AJKDblog: Residual urine output is slowly becoming a mortality indicator in patients receiving HD as it has been in patients receiving peritoneal dialysis (PD). Did you look at patients who had residual urine output in two- versus three-day interdialytic intervals and their cardiac markers?
PS: Indeed, residual urine output increasingly appears as an indicator of mortality both in HD and PD patients. However, data regarding residual urine output were not captured in the present study. It is known that urine output in HD is decreasing faster than it is in PD. The average dialysis vintage in our study was 58 months; thus, only a very small minority of patients would have important residual diuresis. A similar study on cardiac index changes during different interdialytic intervals in incident HD patients with preserved urine output is a good idea, as a possible absence of difference in weight gain between the two intervals may yield different results.
AJKDblog: What are the limitations of this study and how did it affect your results?
PS: The major limitation of most echocardiographic studies in HD populations is the relatively small sample sizes, and this also may have affected the significance level of some borderline comparisons in our study. Another limitation may have been the observational design of the present study. However, performing a study randomizing patients to either two- or three-day intervals is not easy and would be rather impractical, as we wanted to capture real clinical practice. Hence, the crossover randomized order of the evaluations in our study appeared as the best solution.
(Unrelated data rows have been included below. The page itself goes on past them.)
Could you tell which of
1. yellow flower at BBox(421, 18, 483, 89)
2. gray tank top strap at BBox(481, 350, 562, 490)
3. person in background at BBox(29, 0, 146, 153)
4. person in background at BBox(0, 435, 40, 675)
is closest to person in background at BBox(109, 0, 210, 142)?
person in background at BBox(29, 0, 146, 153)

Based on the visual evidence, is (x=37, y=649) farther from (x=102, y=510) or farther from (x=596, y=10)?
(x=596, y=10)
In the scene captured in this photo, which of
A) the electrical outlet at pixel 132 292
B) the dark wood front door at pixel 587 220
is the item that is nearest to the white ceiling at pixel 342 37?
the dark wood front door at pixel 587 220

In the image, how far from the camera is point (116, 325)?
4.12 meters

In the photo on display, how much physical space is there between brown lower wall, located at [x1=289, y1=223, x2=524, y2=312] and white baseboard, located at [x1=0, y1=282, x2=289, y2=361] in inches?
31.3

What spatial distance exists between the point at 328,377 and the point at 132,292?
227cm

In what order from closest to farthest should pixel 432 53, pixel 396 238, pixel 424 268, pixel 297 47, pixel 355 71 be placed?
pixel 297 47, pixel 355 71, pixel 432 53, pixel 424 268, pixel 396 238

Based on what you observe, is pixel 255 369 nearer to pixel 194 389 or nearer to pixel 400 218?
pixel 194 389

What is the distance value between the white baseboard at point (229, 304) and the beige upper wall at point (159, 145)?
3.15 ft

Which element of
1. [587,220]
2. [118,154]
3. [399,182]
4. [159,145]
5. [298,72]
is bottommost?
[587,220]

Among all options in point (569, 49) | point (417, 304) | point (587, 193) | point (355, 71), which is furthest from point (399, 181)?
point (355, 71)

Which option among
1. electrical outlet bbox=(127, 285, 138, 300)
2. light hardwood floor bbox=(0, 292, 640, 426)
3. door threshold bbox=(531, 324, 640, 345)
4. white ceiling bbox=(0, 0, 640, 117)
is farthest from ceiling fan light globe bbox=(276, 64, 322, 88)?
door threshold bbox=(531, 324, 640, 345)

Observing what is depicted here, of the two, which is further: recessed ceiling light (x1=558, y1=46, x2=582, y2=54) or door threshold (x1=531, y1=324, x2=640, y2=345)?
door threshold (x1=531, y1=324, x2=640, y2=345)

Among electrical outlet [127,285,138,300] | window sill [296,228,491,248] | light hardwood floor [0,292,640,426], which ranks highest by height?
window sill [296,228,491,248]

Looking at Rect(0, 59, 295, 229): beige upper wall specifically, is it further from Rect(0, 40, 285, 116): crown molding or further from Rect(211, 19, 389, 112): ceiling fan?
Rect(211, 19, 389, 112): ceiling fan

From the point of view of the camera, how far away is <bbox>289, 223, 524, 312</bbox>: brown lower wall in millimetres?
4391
Finally, the cardiologist performing the echocardiograms was unavoidably unblinded to the sequence of study visits, but for this reason echocardiographic measurements were conducted offline by another experienced physician who was blinded to the chronologic sequence of the echocardiograms.
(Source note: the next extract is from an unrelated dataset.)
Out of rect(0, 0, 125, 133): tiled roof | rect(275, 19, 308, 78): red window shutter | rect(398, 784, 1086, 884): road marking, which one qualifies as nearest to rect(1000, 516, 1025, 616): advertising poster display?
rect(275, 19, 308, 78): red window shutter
AJKDblog: Besides increasing dialysis time, can any medical therapy decrease the mortality difference between the three- vs two-day groups?
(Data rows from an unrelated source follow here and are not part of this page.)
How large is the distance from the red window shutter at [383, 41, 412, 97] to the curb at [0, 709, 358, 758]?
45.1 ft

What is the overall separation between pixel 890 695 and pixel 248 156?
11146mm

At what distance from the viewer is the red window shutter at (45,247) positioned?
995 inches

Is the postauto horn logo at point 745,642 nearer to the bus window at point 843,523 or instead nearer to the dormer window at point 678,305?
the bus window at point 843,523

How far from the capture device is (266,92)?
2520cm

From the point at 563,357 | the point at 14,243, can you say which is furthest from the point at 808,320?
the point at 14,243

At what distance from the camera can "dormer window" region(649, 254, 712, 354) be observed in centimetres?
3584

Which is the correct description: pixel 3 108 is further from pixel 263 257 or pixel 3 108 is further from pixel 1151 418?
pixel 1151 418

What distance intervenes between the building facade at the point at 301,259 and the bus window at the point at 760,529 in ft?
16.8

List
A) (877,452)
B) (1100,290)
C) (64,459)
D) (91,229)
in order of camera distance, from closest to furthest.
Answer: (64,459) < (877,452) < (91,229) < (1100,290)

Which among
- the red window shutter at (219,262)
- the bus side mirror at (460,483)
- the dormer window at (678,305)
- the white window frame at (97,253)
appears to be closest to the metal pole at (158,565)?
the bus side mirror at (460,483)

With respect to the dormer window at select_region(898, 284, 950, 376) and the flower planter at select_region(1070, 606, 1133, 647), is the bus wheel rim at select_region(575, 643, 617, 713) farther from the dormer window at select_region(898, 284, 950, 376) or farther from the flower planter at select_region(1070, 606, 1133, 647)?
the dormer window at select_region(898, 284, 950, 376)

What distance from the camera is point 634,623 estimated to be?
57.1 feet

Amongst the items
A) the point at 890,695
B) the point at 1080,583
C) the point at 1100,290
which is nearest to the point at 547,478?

PS: No medical therapy can change this difference. More dialysis may help to decrease the three-day interval by some hours, but I don’t think it can be a solution to this problem. More frequent dialysis, e.g., eliminating the three-day interval, may be the best solution, as indicated recently by the extended follow-up data of the Daily Trial of the Frequent Dialysis Network. In contrast, current evidence (e.g., data from the Nocturnal Trial of the Frequent Dialysis Network) suggests that both longer and more frequent dialysis does not confer any mortality benefit. An option with the fewest implementation difficulties would be alternate-day dialysis, i.e. only eliminating the three-day interval; however, this would need to be tested in outcome studies.
AJKDblog: Do the results of this study change your clinical practice?
PS: By documenting these changes in cardiac function and remodeling, our study contributes to the complex mechanistic background of increased cardiovascular events during the long interdialytic interval. Hence, our study adds to the central idea that the conventional thrice-weekly HD schedule may not be the best for patients treated with HD. However, for clinical practice of dialysis patterns to be changed, we and the whole world need hard data from outcome studies in the field.